Tasks to perform:
1. In the benefit plan excerpt, which state's laws govern the Plan to the extent ERISA does not preempt them?
2. Write the next part of the benefit plan excerpt, picking up after its final clause.

SECTION 8.    NO IMPLIED EMPLOYMENT CONTRACT.

        The Plan shall not be deemed (i) to give any employee or other person
any right to be retained in the employ of the Company, or (ii) to interfere with
the right of the Company to discharge any employee or other person at any time,
with or without cause, which right is hereby reserved.

SECTION 9.    LEGAL CONSTRUCTION.

        This Plan is intended to be governed by and shall be construed in
accordance with ERISA and, to the extent not preempted by ERISA, the laws of the
State of California.

SECTION 10.    CLAIMS, INQUIRIES AND APPEALS.

        (a)   Applications for Benefits and Inquiries.    Any application for
benefits, inquiries about the Plan or inquiries about present or future rights
under the Plan must be submitted to the Plan Administrator in writing by an
applicant (or his or her authorized representative). The Plan Administrator is
set forth in Section 13(d).

        (b)   Denial of Claims.    In the event that any application for
benefits is denied in whole or in part, the Plan Administrator must provide the
applicant with written or electronic notice of the denial of the application,
and of the applicant's right to review the denial. Any electronic notice will
comply with the regulations of the U.S. Department of Labor. The notice of
denial will be set forth in a manner designed to be understood by the applicant
and will include the following:

        (i)    the specific reason or reasons for the denial;

        (ii)   references to the specific Plan provisions upon which the denial
is based;

        (iii) a description of any additional information or material that the
Plan Administrator needs to complete the review and an explanation of why such
information or material is necessary; and

        (iv)  an explanation of the Plan's review procedures and the time limits
applicable to such procedures, including a statement of the applicant's right to
bring a civil action under Section 502(a) of ERISA following a denial on review
of the claim, as described in Section 10(d) below.

(Collected data)
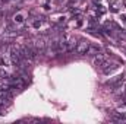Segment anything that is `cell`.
I'll return each instance as SVG.
<instances>
[{"label": "cell", "mask_w": 126, "mask_h": 124, "mask_svg": "<svg viewBox=\"0 0 126 124\" xmlns=\"http://www.w3.org/2000/svg\"><path fill=\"white\" fill-rule=\"evenodd\" d=\"M88 48H90V42H88V41H85V39H82L81 42H78V44H76L75 51H76L79 56H85V54L88 53Z\"/></svg>", "instance_id": "6da1fadb"}, {"label": "cell", "mask_w": 126, "mask_h": 124, "mask_svg": "<svg viewBox=\"0 0 126 124\" xmlns=\"http://www.w3.org/2000/svg\"><path fill=\"white\" fill-rule=\"evenodd\" d=\"M94 63H95V66L103 67V66L107 63V57H106V54H103V53L97 54V56H95V59H94Z\"/></svg>", "instance_id": "7a4b0ae2"}, {"label": "cell", "mask_w": 126, "mask_h": 124, "mask_svg": "<svg viewBox=\"0 0 126 124\" xmlns=\"http://www.w3.org/2000/svg\"><path fill=\"white\" fill-rule=\"evenodd\" d=\"M101 53V47L100 45H91L90 44V48H88V56H97V54H100Z\"/></svg>", "instance_id": "3957f363"}, {"label": "cell", "mask_w": 126, "mask_h": 124, "mask_svg": "<svg viewBox=\"0 0 126 124\" xmlns=\"http://www.w3.org/2000/svg\"><path fill=\"white\" fill-rule=\"evenodd\" d=\"M123 82H125V76L122 74V76H117V77H116V80H114V82H111L110 85H111V88H113V89H117Z\"/></svg>", "instance_id": "277c9868"}, {"label": "cell", "mask_w": 126, "mask_h": 124, "mask_svg": "<svg viewBox=\"0 0 126 124\" xmlns=\"http://www.w3.org/2000/svg\"><path fill=\"white\" fill-rule=\"evenodd\" d=\"M116 67H117V64H109V62H107L103 67H101V69H103V72H104L106 74H109V73H110L111 70H114Z\"/></svg>", "instance_id": "5b68a950"}, {"label": "cell", "mask_w": 126, "mask_h": 124, "mask_svg": "<svg viewBox=\"0 0 126 124\" xmlns=\"http://www.w3.org/2000/svg\"><path fill=\"white\" fill-rule=\"evenodd\" d=\"M0 77H9L7 72H6L4 69H1V67H0Z\"/></svg>", "instance_id": "8992f818"}, {"label": "cell", "mask_w": 126, "mask_h": 124, "mask_svg": "<svg viewBox=\"0 0 126 124\" xmlns=\"http://www.w3.org/2000/svg\"><path fill=\"white\" fill-rule=\"evenodd\" d=\"M15 21H16L18 24H21V22L24 21V16H22V15H18V16H15Z\"/></svg>", "instance_id": "52a82bcc"}]
</instances>
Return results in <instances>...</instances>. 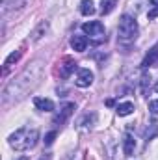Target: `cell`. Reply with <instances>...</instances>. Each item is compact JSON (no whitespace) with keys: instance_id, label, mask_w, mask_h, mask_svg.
Masks as SVG:
<instances>
[{"instance_id":"cell-1","label":"cell","mask_w":158,"mask_h":160,"mask_svg":"<svg viewBox=\"0 0 158 160\" xmlns=\"http://www.w3.org/2000/svg\"><path fill=\"white\" fill-rule=\"evenodd\" d=\"M37 138H39L37 128H26V127H22V128L15 130L9 136V145L15 151H28V149H34L36 147Z\"/></svg>"},{"instance_id":"cell-2","label":"cell","mask_w":158,"mask_h":160,"mask_svg":"<svg viewBox=\"0 0 158 160\" xmlns=\"http://www.w3.org/2000/svg\"><path fill=\"white\" fill-rule=\"evenodd\" d=\"M138 36V22L134 17L130 15H123L119 19V26H117V38L123 43H130L136 39Z\"/></svg>"},{"instance_id":"cell-3","label":"cell","mask_w":158,"mask_h":160,"mask_svg":"<svg viewBox=\"0 0 158 160\" xmlns=\"http://www.w3.org/2000/svg\"><path fill=\"white\" fill-rule=\"evenodd\" d=\"M82 30L95 41V43H101V41L106 39V30H104V24L101 21H89V22H84L82 24Z\"/></svg>"},{"instance_id":"cell-4","label":"cell","mask_w":158,"mask_h":160,"mask_svg":"<svg viewBox=\"0 0 158 160\" xmlns=\"http://www.w3.org/2000/svg\"><path fill=\"white\" fill-rule=\"evenodd\" d=\"M73 112H75V102H67V104H63V106L60 108V112L56 114V118H54V125H63L65 121L73 116Z\"/></svg>"},{"instance_id":"cell-5","label":"cell","mask_w":158,"mask_h":160,"mask_svg":"<svg viewBox=\"0 0 158 160\" xmlns=\"http://www.w3.org/2000/svg\"><path fill=\"white\" fill-rule=\"evenodd\" d=\"M75 69H77V62L71 56H65L62 60V63H60V77L62 78H69L71 73H75Z\"/></svg>"},{"instance_id":"cell-6","label":"cell","mask_w":158,"mask_h":160,"mask_svg":"<svg viewBox=\"0 0 158 160\" xmlns=\"http://www.w3.org/2000/svg\"><path fill=\"white\" fill-rule=\"evenodd\" d=\"M158 65V43L147 52V56L143 58V62H141V67L143 69H147V67H156Z\"/></svg>"},{"instance_id":"cell-7","label":"cell","mask_w":158,"mask_h":160,"mask_svg":"<svg viewBox=\"0 0 158 160\" xmlns=\"http://www.w3.org/2000/svg\"><path fill=\"white\" fill-rule=\"evenodd\" d=\"M93 84V73L89 69H80L78 77H77V86L78 88H87Z\"/></svg>"},{"instance_id":"cell-8","label":"cell","mask_w":158,"mask_h":160,"mask_svg":"<svg viewBox=\"0 0 158 160\" xmlns=\"http://www.w3.org/2000/svg\"><path fill=\"white\" fill-rule=\"evenodd\" d=\"M134 149H136L134 136L132 134H125V138H123V153H125V157H130L134 153Z\"/></svg>"},{"instance_id":"cell-9","label":"cell","mask_w":158,"mask_h":160,"mask_svg":"<svg viewBox=\"0 0 158 160\" xmlns=\"http://www.w3.org/2000/svg\"><path fill=\"white\" fill-rule=\"evenodd\" d=\"M34 106L41 110V112H52L54 110V102L50 99H41V97H36L34 99Z\"/></svg>"},{"instance_id":"cell-10","label":"cell","mask_w":158,"mask_h":160,"mask_svg":"<svg viewBox=\"0 0 158 160\" xmlns=\"http://www.w3.org/2000/svg\"><path fill=\"white\" fill-rule=\"evenodd\" d=\"M71 47L77 50V52H84L87 48V38L86 36H73L71 38Z\"/></svg>"},{"instance_id":"cell-11","label":"cell","mask_w":158,"mask_h":160,"mask_svg":"<svg viewBox=\"0 0 158 160\" xmlns=\"http://www.w3.org/2000/svg\"><path fill=\"white\" fill-rule=\"evenodd\" d=\"M116 112H117V116H121V118L130 116V114L134 112V104H132V102H121V104H117Z\"/></svg>"},{"instance_id":"cell-12","label":"cell","mask_w":158,"mask_h":160,"mask_svg":"<svg viewBox=\"0 0 158 160\" xmlns=\"http://www.w3.org/2000/svg\"><path fill=\"white\" fill-rule=\"evenodd\" d=\"M47 30H48V22H47V21H43V22H39V26L32 32V38H30V39H32V41L41 39V38L47 34Z\"/></svg>"},{"instance_id":"cell-13","label":"cell","mask_w":158,"mask_h":160,"mask_svg":"<svg viewBox=\"0 0 158 160\" xmlns=\"http://www.w3.org/2000/svg\"><path fill=\"white\" fill-rule=\"evenodd\" d=\"M80 13H82V15H86V17L93 15V13H95L93 0H82V2H80Z\"/></svg>"},{"instance_id":"cell-14","label":"cell","mask_w":158,"mask_h":160,"mask_svg":"<svg viewBox=\"0 0 158 160\" xmlns=\"http://www.w3.org/2000/svg\"><path fill=\"white\" fill-rule=\"evenodd\" d=\"M117 6V0H101V13L108 15L114 11V8Z\"/></svg>"},{"instance_id":"cell-15","label":"cell","mask_w":158,"mask_h":160,"mask_svg":"<svg viewBox=\"0 0 158 160\" xmlns=\"http://www.w3.org/2000/svg\"><path fill=\"white\" fill-rule=\"evenodd\" d=\"M22 56V50H17V52H11L7 58H6V62H4V69H7L11 63H15V62H19V58Z\"/></svg>"},{"instance_id":"cell-16","label":"cell","mask_w":158,"mask_h":160,"mask_svg":"<svg viewBox=\"0 0 158 160\" xmlns=\"http://www.w3.org/2000/svg\"><path fill=\"white\" fill-rule=\"evenodd\" d=\"M149 84H151V77H149L147 73H143V75H141V93H143V95H147Z\"/></svg>"},{"instance_id":"cell-17","label":"cell","mask_w":158,"mask_h":160,"mask_svg":"<svg viewBox=\"0 0 158 160\" xmlns=\"http://www.w3.org/2000/svg\"><path fill=\"white\" fill-rule=\"evenodd\" d=\"M156 134H158V127L155 125V123H151V130H149V128L145 130V138H147V140H153Z\"/></svg>"},{"instance_id":"cell-18","label":"cell","mask_w":158,"mask_h":160,"mask_svg":"<svg viewBox=\"0 0 158 160\" xmlns=\"http://www.w3.org/2000/svg\"><path fill=\"white\" fill-rule=\"evenodd\" d=\"M149 112L155 114V116H158V101H151V102H149Z\"/></svg>"},{"instance_id":"cell-19","label":"cell","mask_w":158,"mask_h":160,"mask_svg":"<svg viewBox=\"0 0 158 160\" xmlns=\"http://www.w3.org/2000/svg\"><path fill=\"white\" fill-rule=\"evenodd\" d=\"M54 138H56V132H48V134L45 136V143H47V145H50V143L54 142Z\"/></svg>"},{"instance_id":"cell-20","label":"cell","mask_w":158,"mask_h":160,"mask_svg":"<svg viewBox=\"0 0 158 160\" xmlns=\"http://www.w3.org/2000/svg\"><path fill=\"white\" fill-rule=\"evenodd\" d=\"M156 17H158V6L155 8V9L149 11V19H156Z\"/></svg>"},{"instance_id":"cell-21","label":"cell","mask_w":158,"mask_h":160,"mask_svg":"<svg viewBox=\"0 0 158 160\" xmlns=\"http://www.w3.org/2000/svg\"><path fill=\"white\" fill-rule=\"evenodd\" d=\"M149 4H151V6H155V8H156V6H158V0H149Z\"/></svg>"},{"instance_id":"cell-22","label":"cell","mask_w":158,"mask_h":160,"mask_svg":"<svg viewBox=\"0 0 158 160\" xmlns=\"http://www.w3.org/2000/svg\"><path fill=\"white\" fill-rule=\"evenodd\" d=\"M48 158H50V157H48V155H45V157H41L39 160H48Z\"/></svg>"},{"instance_id":"cell-23","label":"cell","mask_w":158,"mask_h":160,"mask_svg":"<svg viewBox=\"0 0 158 160\" xmlns=\"http://www.w3.org/2000/svg\"><path fill=\"white\" fill-rule=\"evenodd\" d=\"M155 91H156V93H158V82H156V84H155Z\"/></svg>"},{"instance_id":"cell-24","label":"cell","mask_w":158,"mask_h":160,"mask_svg":"<svg viewBox=\"0 0 158 160\" xmlns=\"http://www.w3.org/2000/svg\"><path fill=\"white\" fill-rule=\"evenodd\" d=\"M19 160H28V157H21Z\"/></svg>"},{"instance_id":"cell-25","label":"cell","mask_w":158,"mask_h":160,"mask_svg":"<svg viewBox=\"0 0 158 160\" xmlns=\"http://www.w3.org/2000/svg\"><path fill=\"white\" fill-rule=\"evenodd\" d=\"M6 2H7V0H2V4H6Z\"/></svg>"}]
</instances>
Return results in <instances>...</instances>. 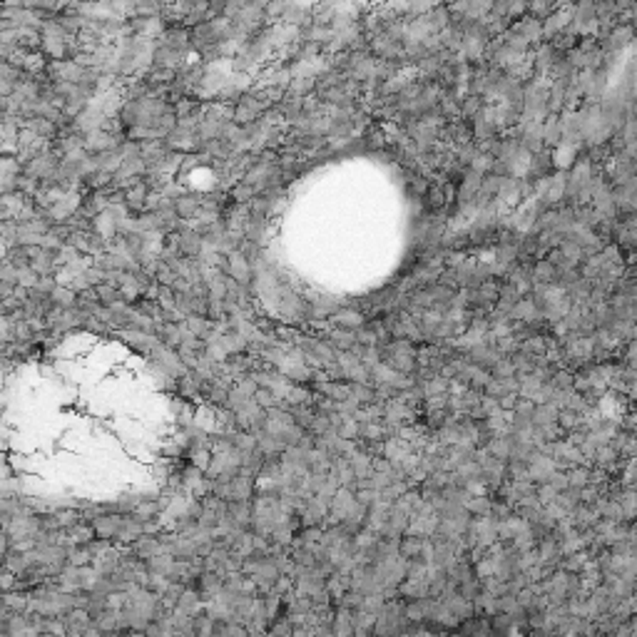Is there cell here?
I'll use <instances>...</instances> for the list:
<instances>
[{"mask_svg":"<svg viewBox=\"0 0 637 637\" xmlns=\"http://www.w3.org/2000/svg\"><path fill=\"white\" fill-rule=\"evenodd\" d=\"M177 279H180V276H177L167 264H162V269L157 271V274H155V281H157L160 286H175Z\"/></svg>","mask_w":637,"mask_h":637,"instance_id":"8fae6325","label":"cell"},{"mask_svg":"<svg viewBox=\"0 0 637 637\" xmlns=\"http://www.w3.org/2000/svg\"><path fill=\"white\" fill-rule=\"evenodd\" d=\"M98 296H100V304L103 306H115V304H120V301H125V296H123V291L120 289H115V286H110V284H100L98 286Z\"/></svg>","mask_w":637,"mask_h":637,"instance_id":"30bf717a","label":"cell"},{"mask_svg":"<svg viewBox=\"0 0 637 637\" xmlns=\"http://www.w3.org/2000/svg\"><path fill=\"white\" fill-rule=\"evenodd\" d=\"M147 197H150V190L145 182H140L138 187L125 192V207H128L130 214H143L147 209Z\"/></svg>","mask_w":637,"mask_h":637,"instance_id":"8992f818","label":"cell"},{"mask_svg":"<svg viewBox=\"0 0 637 637\" xmlns=\"http://www.w3.org/2000/svg\"><path fill=\"white\" fill-rule=\"evenodd\" d=\"M266 237V222H259V219H249L244 227V239L252 242V244H259L264 242Z\"/></svg>","mask_w":637,"mask_h":637,"instance_id":"9c48e42d","label":"cell"},{"mask_svg":"<svg viewBox=\"0 0 637 637\" xmlns=\"http://www.w3.org/2000/svg\"><path fill=\"white\" fill-rule=\"evenodd\" d=\"M175 239H177V247H180L182 257L197 259V257L204 252V237H202V232L192 224H185V229L177 232Z\"/></svg>","mask_w":637,"mask_h":637,"instance_id":"7a4b0ae2","label":"cell"},{"mask_svg":"<svg viewBox=\"0 0 637 637\" xmlns=\"http://www.w3.org/2000/svg\"><path fill=\"white\" fill-rule=\"evenodd\" d=\"M393 637H495L490 630L471 625V628H416Z\"/></svg>","mask_w":637,"mask_h":637,"instance_id":"6da1fadb","label":"cell"},{"mask_svg":"<svg viewBox=\"0 0 637 637\" xmlns=\"http://www.w3.org/2000/svg\"><path fill=\"white\" fill-rule=\"evenodd\" d=\"M157 43L165 45V48H170V50H175V53L187 55L192 50V30L182 28V25H170V30L162 35Z\"/></svg>","mask_w":637,"mask_h":637,"instance_id":"3957f363","label":"cell"},{"mask_svg":"<svg viewBox=\"0 0 637 637\" xmlns=\"http://www.w3.org/2000/svg\"><path fill=\"white\" fill-rule=\"evenodd\" d=\"M202 209V197L190 195V192H182L180 197L175 200V212L182 222H195L197 214Z\"/></svg>","mask_w":637,"mask_h":637,"instance_id":"5b68a950","label":"cell"},{"mask_svg":"<svg viewBox=\"0 0 637 637\" xmlns=\"http://www.w3.org/2000/svg\"><path fill=\"white\" fill-rule=\"evenodd\" d=\"M232 200H234V204H242V207H249V202L254 200L257 195H259V192L254 190V187H249V185H244V182H237V185H232Z\"/></svg>","mask_w":637,"mask_h":637,"instance_id":"ba28073f","label":"cell"},{"mask_svg":"<svg viewBox=\"0 0 637 637\" xmlns=\"http://www.w3.org/2000/svg\"><path fill=\"white\" fill-rule=\"evenodd\" d=\"M331 321L336 323L338 328H343V331H348V328H356L358 323H361V314L353 309H336L331 314Z\"/></svg>","mask_w":637,"mask_h":637,"instance_id":"52a82bcc","label":"cell"},{"mask_svg":"<svg viewBox=\"0 0 637 637\" xmlns=\"http://www.w3.org/2000/svg\"><path fill=\"white\" fill-rule=\"evenodd\" d=\"M227 276H232V279H237L244 286H252V281H254V269H252L249 259H247L242 252H234V254L227 257Z\"/></svg>","mask_w":637,"mask_h":637,"instance_id":"277c9868","label":"cell"}]
</instances>
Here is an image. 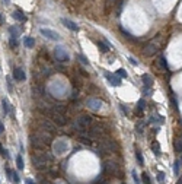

Results of the tasks:
1. The laws of the State of California.

2.
        This notice of denial will be given to the applicant within ninety
(90) days after the Plan Administrator receives the application, unless special
circumstances require an extension of time, in which case, the Plan
Administrator has up to an additional ninety (90) days for processing the
application. If an extension of time for processing is required, written notice
of the extension will be furnished to the applicant before the end of the
initial ninety (90) day period.

        This notice of extension will describe the special circumstances
necessitating the additional time and the date by which the Plan Administrator
is to render its decision on the application.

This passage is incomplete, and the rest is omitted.